━━━ Text segment

C Language, sizeof an array referenced by pointer

Eric Jacobon
#1 / 16

sizeof an array referenced by pointer

zentara> I'm trying to figure out c pointers, but
zentara> this has me stumped.
zentara> What I can't figure out is why the last block
zentara> of code only returns 4 for the sizeof(ptr);
zentara> I thought it would return 25. ??

According to sizeof documentation:

/-----------------
| If the type of the operand is a variable length array type, the
| operand is evaluated; otherwise, the operand is not evaluated and the
| result is an integer constant.
\-----------------

Here, ptr is a pointer to a char, so sizeof ptr give the size of a
pointer to a char (4 bytes, on your system).

The same doc says also:

/-----------------
| When applied to an operand that has array type, the result is the
| total number of bytes in the array.
\-----------------

So, if you have used:

char array[25];

sizeof array would have returned 25.

But pointers are not arrays...

--
ric Jacoboni, n il y a 1329787866 secondes

Mon, 27 Dec 2004 07:37:25 GMT

Jens.Toerr..

━━━━━━

#### Directions for this task:
Print the sizeof thread above word for word, everything from "sizeof array would" down to "Jens.Toerr..".

━━━ Given information

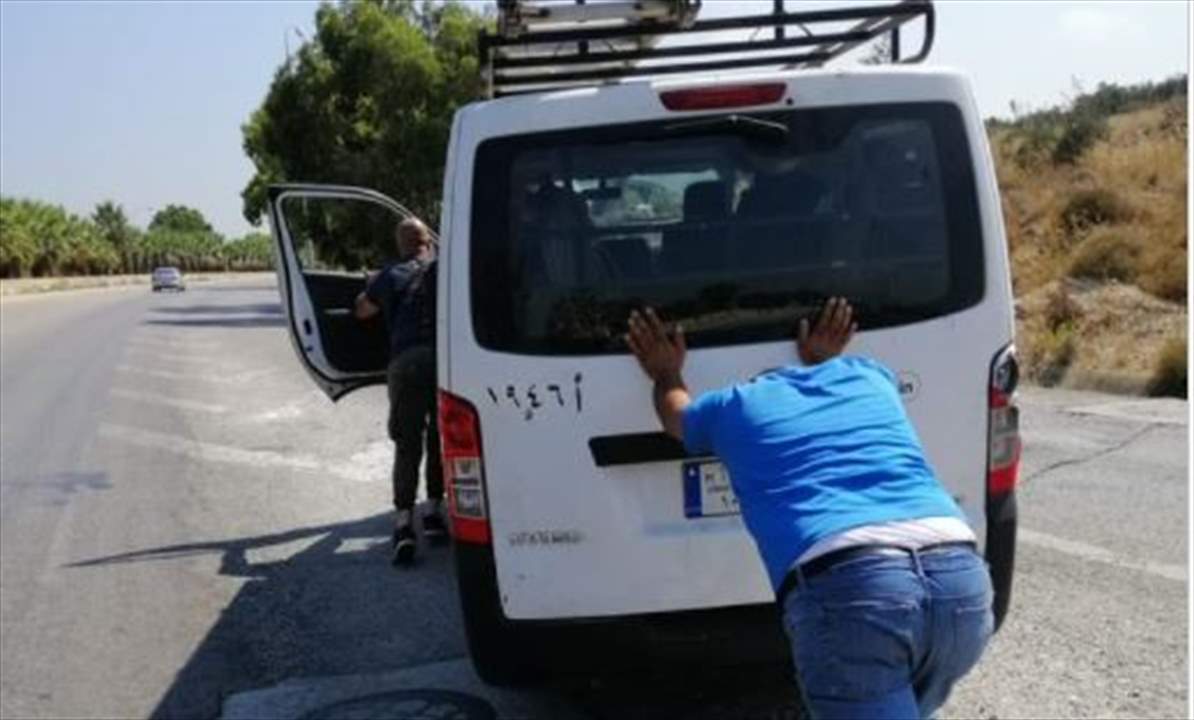 عماد كريدية: "نحن مش أحسن من غيرنا!"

━━━━━━

#### The completed task:
sizeof array would have returned 25.

But pointers are not arrays...

--
ric Jacoboni, n il y a 1329787866 secondes

Mon, 27 Dec 2004 07:37:25 GMT

Jens.Toerr..